= Selected text =

The OFT has applied the law to the BA/Virgin activity and reached the expected results.  As Virgin played the role of "whistle blower", the  company is entitled to Type A leniency, and as such has been given 100% leniency and potential immunity from further prosecution and disqualification. 

On the surface, this may appear somewhat "unfair" on BA, when it would seem that that this was an activity freely entered into on an equal basis by both airlines. For the OFT, however, it is a simple case of applying legal principles. 

This tends to be the approach taken by the OFT: to apply principles rather than weigh up respective merits. This is considered when setting the penalties, but not in initial decisions on leniency. 

From the OFT’s point of view, this approach provides certainty and clarity to businesses when considering whether to come forward. The counter-argument is that it can lead to ‘rough justice’ in terms of the outcome. 

However, the OFT’s 2006/2007 annual report indicates that the OFT is committed to acting in a manner which is "proportionate to the matter in hand". It is hoped that the concept of proportionality and prospective outcomes will be considered when, for example, decisions over the construction industry are published.

Fiona points out that businesses have a tendency to believe that the OFT is only interested in pursuing "big business” such as BA and Virgin. However, the construction industry investigation, which involves many mid-tier firms, illustrates shows that its powers are equally applicable to smaller firms.

There is a real need for smaller businesses to be aware of the risk of engaging in anti-competitive practices,” Fiona warns.

= Given data =
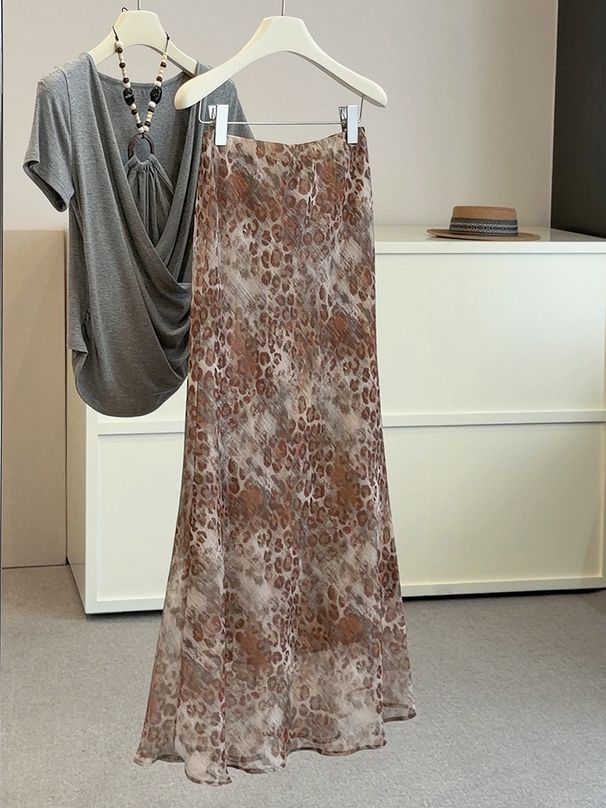 Retro Gold Leopard Print Midi Skirt High End Slimming Fishtail A-Line Flowing Bodycon Long Skirt for New Summer Style Women_ecoleips.com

= What you will do =
1. Duplicate the part of the OFT leniency text that opens with the words containing "However, the OFT’s" and closes with "industry are published.".
2. According to the OFT leniency text, what percentage of leniency was Virgin given?

= List of answers =
1.
However, the OFT’s 2006/2007 annual report indicates that the OFT is committed to acting in a manner which is "proportionate to the matter in hand". It is hoped that the concept of proportionality and prospective outcomes will be considered when, for example, decisions over the construction industry are published.

2. 100%